• **TASK TO CARRY OUT**
Reproduce the rows below word for word, starting at the line that contains "used 2021 Ram" and ending at the line that contains "Trifonction Triathlon Femme", with both of those lines included. Leave the pictures out of your answer.

• **RAW DATA**
+++
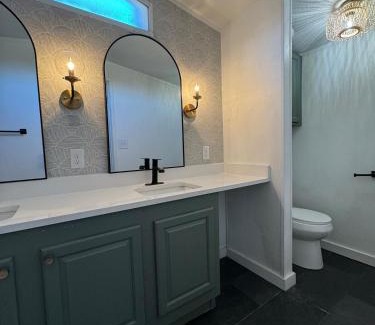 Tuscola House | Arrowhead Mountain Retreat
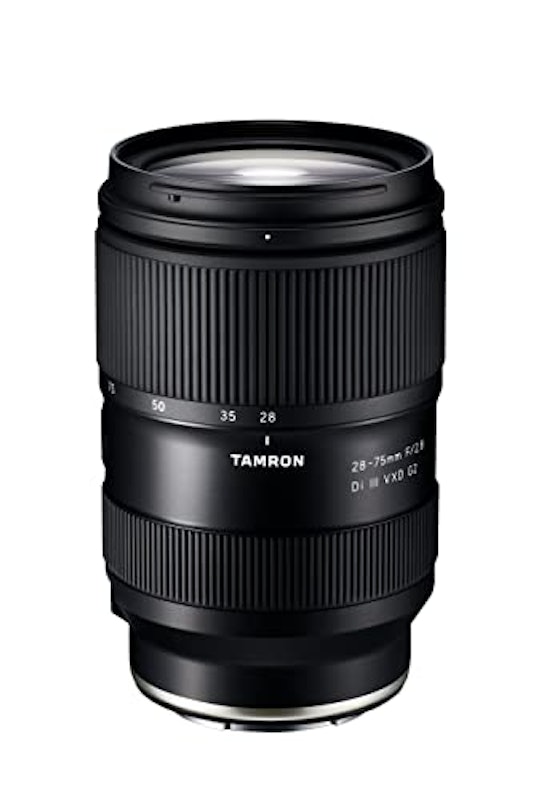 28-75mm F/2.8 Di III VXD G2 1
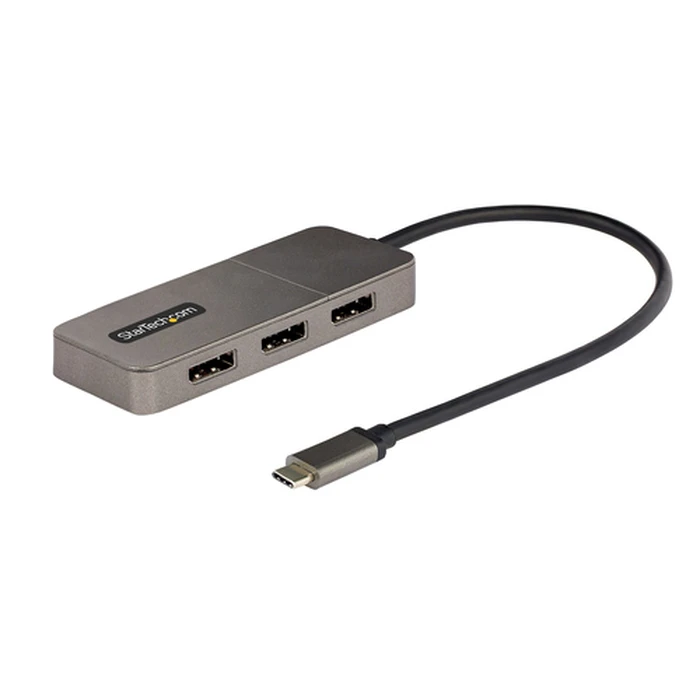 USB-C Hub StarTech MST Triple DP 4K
+++
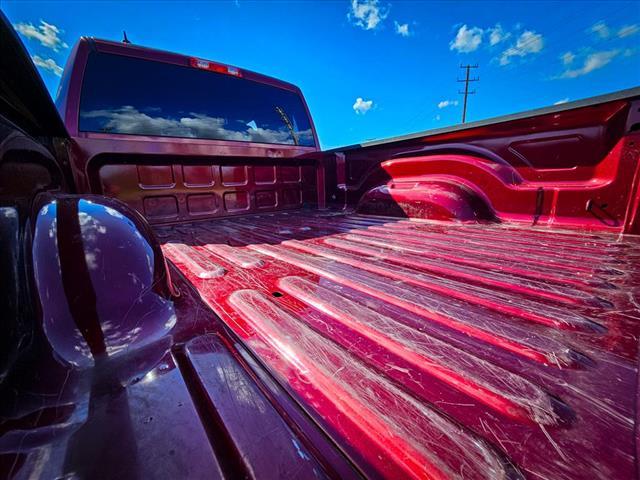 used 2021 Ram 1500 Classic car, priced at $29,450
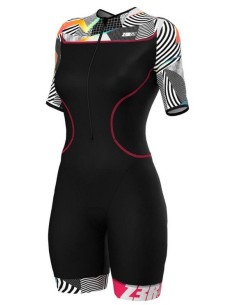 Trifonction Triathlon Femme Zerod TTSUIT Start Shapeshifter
+++
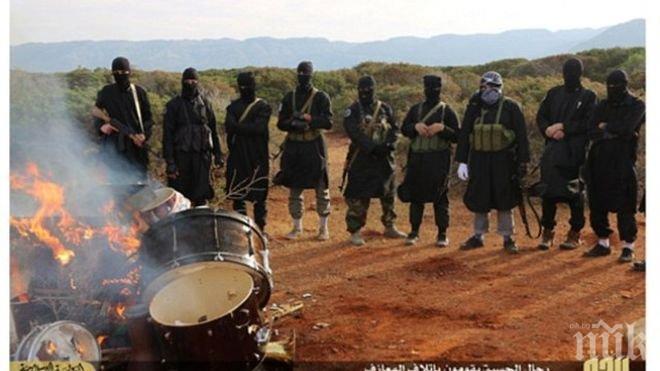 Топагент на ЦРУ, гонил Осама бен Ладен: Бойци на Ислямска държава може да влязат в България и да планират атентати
+++
• **WORKED SOLUTION**
 used 2021 Ram 1500 Classic car, priced at $29,450
 Trifonction Triathlon Femme Zerod TTSUIT Start Shapeshifter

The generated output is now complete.